Anachronisms in The Book of Mormon - Flora and Fauna Anachronisms - Barley and Wheat

Barley and Wheat

Grains are mentioned twenty-eight times in the Book of Mormon, including barley and wheat. The introduction of domesticated modern barley and wheat to the New World was made by Europeans sometime after 1492, many centuries after the time in which the Book of Mormon is set.

FARMS apologist Robert Bennett offered two possible explanations for this anachronism:

"Research on this matter supports two possible explanations. First, the terms barley and wheat, as used in the Book of Mormon, may refer to certain other New World crop plants that were given Old World designations; and second, the terms may refer to genuine varieties of New World barley and wheat," states Mr Benett of the Maxwell Institute. "For example, the Spanish called the fruit of the prickly pear cactus a "fig," and emigrants from England called maize "corn," an English term referring to grains in general. A similar practice may have been employed when Book of Mormon people encountered New World plant species for the first time."

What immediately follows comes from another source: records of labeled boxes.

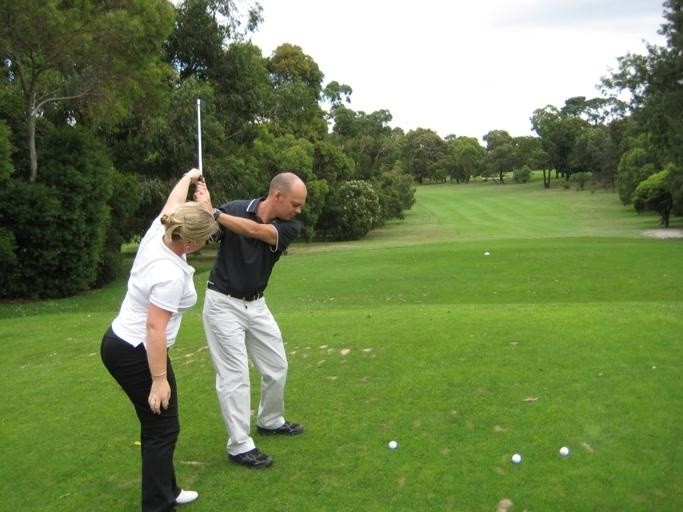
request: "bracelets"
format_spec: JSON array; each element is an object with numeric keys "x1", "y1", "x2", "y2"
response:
[
  {"x1": 149, "y1": 371, "x2": 167, "y2": 379},
  {"x1": 182, "y1": 173, "x2": 193, "y2": 184},
  {"x1": 212, "y1": 208, "x2": 220, "y2": 223}
]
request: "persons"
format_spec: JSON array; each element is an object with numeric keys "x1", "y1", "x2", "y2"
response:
[
  {"x1": 191, "y1": 170, "x2": 310, "y2": 470},
  {"x1": 100, "y1": 167, "x2": 222, "y2": 511}
]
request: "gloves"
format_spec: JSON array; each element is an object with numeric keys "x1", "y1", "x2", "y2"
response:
[{"x1": 184, "y1": 167, "x2": 205, "y2": 184}]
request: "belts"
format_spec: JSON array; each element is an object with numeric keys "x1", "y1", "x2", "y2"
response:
[{"x1": 208, "y1": 283, "x2": 264, "y2": 300}]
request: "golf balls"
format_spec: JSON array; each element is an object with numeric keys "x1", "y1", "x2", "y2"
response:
[
  {"x1": 388, "y1": 441, "x2": 398, "y2": 450},
  {"x1": 511, "y1": 454, "x2": 522, "y2": 464},
  {"x1": 559, "y1": 446, "x2": 570, "y2": 458}
]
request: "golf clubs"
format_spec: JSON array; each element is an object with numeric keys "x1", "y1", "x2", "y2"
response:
[{"x1": 195, "y1": 89, "x2": 205, "y2": 182}]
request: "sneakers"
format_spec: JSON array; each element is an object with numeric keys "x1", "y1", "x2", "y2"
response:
[
  {"x1": 257, "y1": 418, "x2": 304, "y2": 434},
  {"x1": 176, "y1": 490, "x2": 198, "y2": 504},
  {"x1": 228, "y1": 449, "x2": 273, "y2": 469}
]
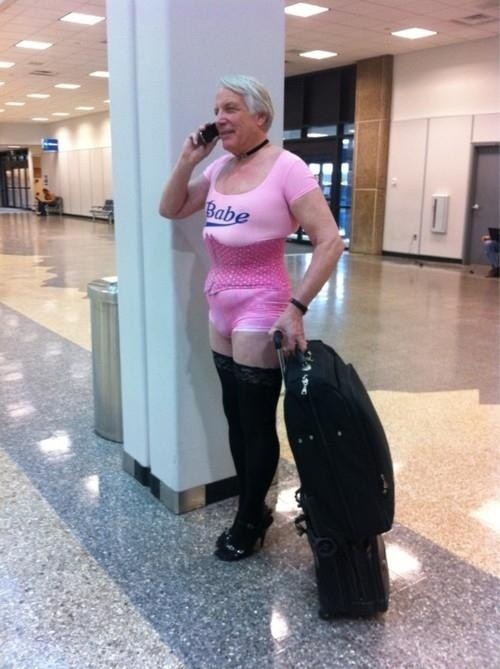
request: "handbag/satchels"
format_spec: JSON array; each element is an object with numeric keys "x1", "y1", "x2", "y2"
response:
[{"x1": 282, "y1": 340, "x2": 394, "y2": 538}]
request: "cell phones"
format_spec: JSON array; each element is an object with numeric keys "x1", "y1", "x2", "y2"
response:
[{"x1": 199, "y1": 122, "x2": 219, "y2": 145}]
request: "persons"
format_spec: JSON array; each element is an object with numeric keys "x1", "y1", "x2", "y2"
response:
[
  {"x1": 36, "y1": 188, "x2": 57, "y2": 216},
  {"x1": 158, "y1": 74, "x2": 345, "y2": 560},
  {"x1": 481, "y1": 226, "x2": 500, "y2": 278}
]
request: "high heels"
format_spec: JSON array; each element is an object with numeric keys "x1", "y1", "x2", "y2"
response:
[{"x1": 215, "y1": 513, "x2": 274, "y2": 561}]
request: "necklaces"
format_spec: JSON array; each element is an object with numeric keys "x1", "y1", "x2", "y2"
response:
[{"x1": 236, "y1": 138, "x2": 270, "y2": 160}]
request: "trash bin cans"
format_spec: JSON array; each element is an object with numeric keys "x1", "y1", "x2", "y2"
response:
[{"x1": 87, "y1": 276, "x2": 122, "y2": 443}]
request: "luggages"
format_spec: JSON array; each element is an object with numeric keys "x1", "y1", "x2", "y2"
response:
[{"x1": 274, "y1": 332, "x2": 396, "y2": 618}]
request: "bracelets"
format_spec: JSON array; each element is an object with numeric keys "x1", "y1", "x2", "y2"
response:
[{"x1": 289, "y1": 298, "x2": 308, "y2": 316}]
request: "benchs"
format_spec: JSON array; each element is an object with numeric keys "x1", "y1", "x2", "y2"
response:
[
  {"x1": 89, "y1": 200, "x2": 114, "y2": 225},
  {"x1": 44, "y1": 196, "x2": 63, "y2": 216}
]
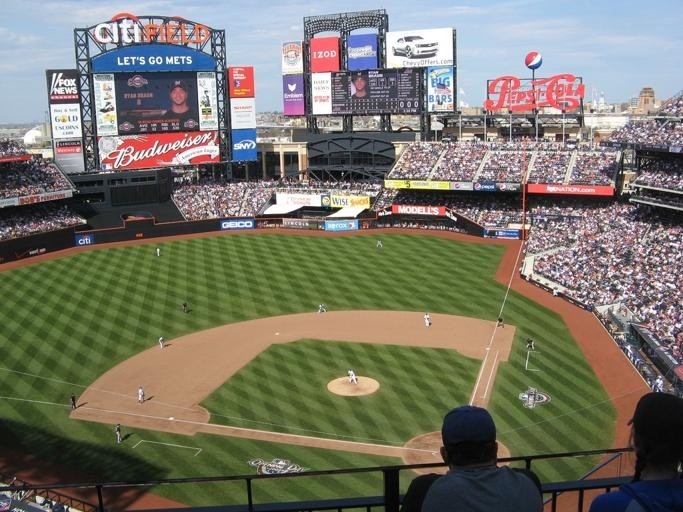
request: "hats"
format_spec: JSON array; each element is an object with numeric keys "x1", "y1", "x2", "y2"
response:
[
  {"x1": 627, "y1": 393, "x2": 682, "y2": 426},
  {"x1": 441, "y1": 406, "x2": 495, "y2": 446}
]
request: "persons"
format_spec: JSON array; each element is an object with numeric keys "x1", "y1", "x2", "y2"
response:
[
  {"x1": 159, "y1": 335, "x2": 165, "y2": 349},
  {"x1": 319, "y1": 304, "x2": 327, "y2": 313},
  {"x1": 610, "y1": 90, "x2": 683, "y2": 210},
  {"x1": 400, "y1": 405, "x2": 545, "y2": 512},
  {"x1": 171, "y1": 176, "x2": 402, "y2": 228},
  {"x1": 0, "y1": 135, "x2": 87, "y2": 242},
  {"x1": 156, "y1": 247, "x2": 160, "y2": 257},
  {"x1": 8, "y1": 477, "x2": 69, "y2": 512},
  {"x1": 183, "y1": 302, "x2": 188, "y2": 313},
  {"x1": 386, "y1": 139, "x2": 624, "y2": 236},
  {"x1": 497, "y1": 317, "x2": 505, "y2": 328},
  {"x1": 424, "y1": 312, "x2": 433, "y2": 327},
  {"x1": 161, "y1": 79, "x2": 199, "y2": 131},
  {"x1": 116, "y1": 424, "x2": 122, "y2": 444},
  {"x1": 588, "y1": 391, "x2": 683, "y2": 512},
  {"x1": 138, "y1": 386, "x2": 144, "y2": 404},
  {"x1": 527, "y1": 213, "x2": 683, "y2": 397},
  {"x1": 350, "y1": 71, "x2": 370, "y2": 99},
  {"x1": 71, "y1": 392, "x2": 76, "y2": 410},
  {"x1": 348, "y1": 369, "x2": 359, "y2": 385}
]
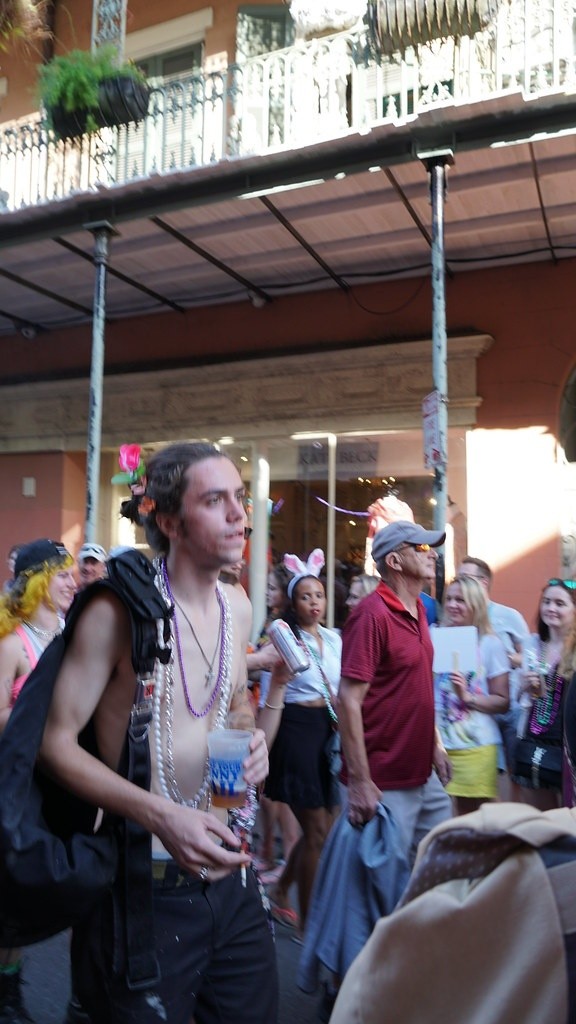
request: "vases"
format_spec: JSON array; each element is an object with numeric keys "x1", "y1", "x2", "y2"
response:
[{"x1": 365, "y1": 0, "x2": 495, "y2": 53}]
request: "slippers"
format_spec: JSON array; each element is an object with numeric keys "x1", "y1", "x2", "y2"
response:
[{"x1": 269, "y1": 906, "x2": 300, "y2": 928}]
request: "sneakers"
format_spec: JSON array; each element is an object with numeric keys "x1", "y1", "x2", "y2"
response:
[{"x1": 0, "y1": 956, "x2": 36, "y2": 1024}]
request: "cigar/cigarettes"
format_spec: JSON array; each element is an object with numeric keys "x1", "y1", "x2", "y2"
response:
[{"x1": 240, "y1": 850, "x2": 246, "y2": 888}]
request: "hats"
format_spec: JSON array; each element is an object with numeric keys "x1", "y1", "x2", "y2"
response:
[
  {"x1": 79, "y1": 543, "x2": 108, "y2": 564},
  {"x1": 371, "y1": 521, "x2": 446, "y2": 562},
  {"x1": 14, "y1": 539, "x2": 69, "y2": 579}
]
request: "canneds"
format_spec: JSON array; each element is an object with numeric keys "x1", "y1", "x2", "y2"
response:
[{"x1": 266, "y1": 618, "x2": 310, "y2": 674}]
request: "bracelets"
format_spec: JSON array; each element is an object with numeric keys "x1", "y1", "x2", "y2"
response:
[{"x1": 265, "y1": 703, "x2": 284, "y2": 709}]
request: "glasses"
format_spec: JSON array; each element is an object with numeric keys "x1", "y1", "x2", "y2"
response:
[
  {"x1": 547, "y1": 578, "x2": 576, "y2": 589},
  {"x1": 395, "y1": 544, "x2": 430, "y2": 552}
]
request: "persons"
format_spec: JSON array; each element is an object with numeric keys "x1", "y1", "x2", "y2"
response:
[
  {"x1": 517, "y1": 576, "x2": 576, "y2": 812},
  {"x1": 434, "y1": 576, "x2": 509, "y2": 814},
  {"x1": 365, "y1": 497, "x2": 438, "y2": 624},
  {"x1": 40, "y1": 444, "x2": 277, "y2": 1023},
  {"x1": 79, "y1": 542, "x2": 107, "y2": 582},
  {"x1": 247, "y1": 547, "x2": 343, "y2": 944},
  {"x1": 345, "y1": 574, "x2": 380, "y2": 610},
  {"x1": 338, "y1": 520, "x2": 453, "y2": 859},
  {"x1": 0, "y1": 540, "x2": 86, "y2": 1024},
  {"x1": 460, "y1": 557, "x2": 530, "y2": 802}
]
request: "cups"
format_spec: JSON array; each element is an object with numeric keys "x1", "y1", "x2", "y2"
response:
[{"x1": 207, "y1": 728, "x2": 254, "y2": 809}]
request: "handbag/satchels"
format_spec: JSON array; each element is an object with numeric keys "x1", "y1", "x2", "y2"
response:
[
  {"x1": 0, "y1": 545, "x2": 159, "y2": 988},
  {"x1": 513, "y1": 739, "x2": 563, "y2": 791}
]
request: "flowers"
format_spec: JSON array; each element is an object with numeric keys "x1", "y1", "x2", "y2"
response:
[{"x1": 110, "y1": 443, "x2": 147, "y2": 487}]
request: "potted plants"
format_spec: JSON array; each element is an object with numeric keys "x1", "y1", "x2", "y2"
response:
[{"x1": 29, "y1": 45, "x2": 153, "y2": 144}]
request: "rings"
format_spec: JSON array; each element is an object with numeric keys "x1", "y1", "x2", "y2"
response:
[{"x1": 199, "y1": 867, "x2": 208, "y2": 880}]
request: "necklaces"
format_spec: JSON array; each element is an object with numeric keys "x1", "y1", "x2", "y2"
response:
[
  {"x1": 298, "y1": 626, "x2": 339, "y2": 723},
  {"x1": 154, "y1": 555, "x2": 233, "y2": 810},
  {"x1": 24, "y1": 619, "x2": 62, "y2": 636}
]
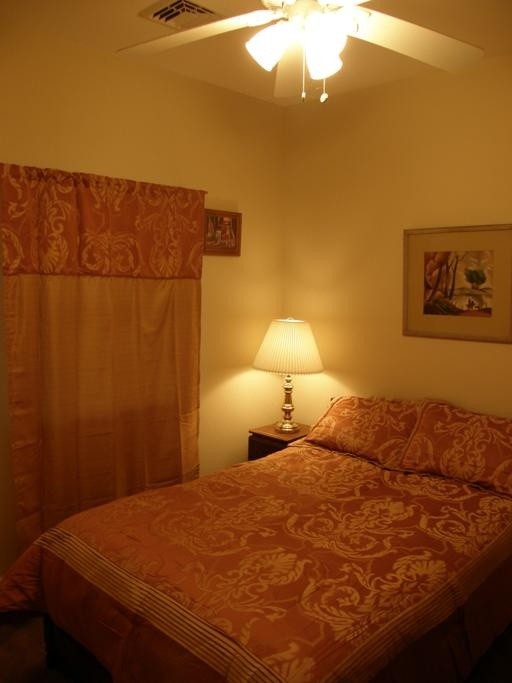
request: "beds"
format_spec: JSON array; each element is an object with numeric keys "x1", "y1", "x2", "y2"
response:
[{"x1": 43, "y1": 421, "x2": 511, "y2": 677}]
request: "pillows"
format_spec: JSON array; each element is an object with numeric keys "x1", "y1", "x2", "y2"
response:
[
  {"x1": 308, "y1": 392, "x2": 414, "y2": 470},
  {"x1": 405, "y1": 397, "x2": 510, "y2": 493}
]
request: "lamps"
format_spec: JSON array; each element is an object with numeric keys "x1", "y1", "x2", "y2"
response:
[
  {"x1": 255, "y1": 316, "x2": 323, "y2": 431},
  {"x1": 245, "y1": 0, "x2": 350, "y2": 106}
]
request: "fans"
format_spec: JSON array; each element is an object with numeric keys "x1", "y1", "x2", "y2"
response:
[{"x1": 114, "y1": 3, "x2": 486, "y2": 101}]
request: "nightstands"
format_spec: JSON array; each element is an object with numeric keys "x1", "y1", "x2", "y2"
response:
[{"x1": 246, "y1": 422, "x2": 309, "y2": 459}]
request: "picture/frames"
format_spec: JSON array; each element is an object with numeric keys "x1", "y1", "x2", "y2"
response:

Bennett also postulates that references to "barley" could refer to Hordeum pusillum, also known as "little barley", a species of grass native to the Americas. The seeds are edible, and this plant was part of the pre-Columbian Eastern Agricultural Complex of cultivated plants used by Native Americans. Hordeum pusillum was unknown in Mesoamerica, where there is no evidence of pre-Columbian barley cultivation. However, evidence exists that this plant was domesticated in North America in the Woodland periods contemporary with mound builder societies (early centuries AD) and has been carbon-dated to 2,500 years ago.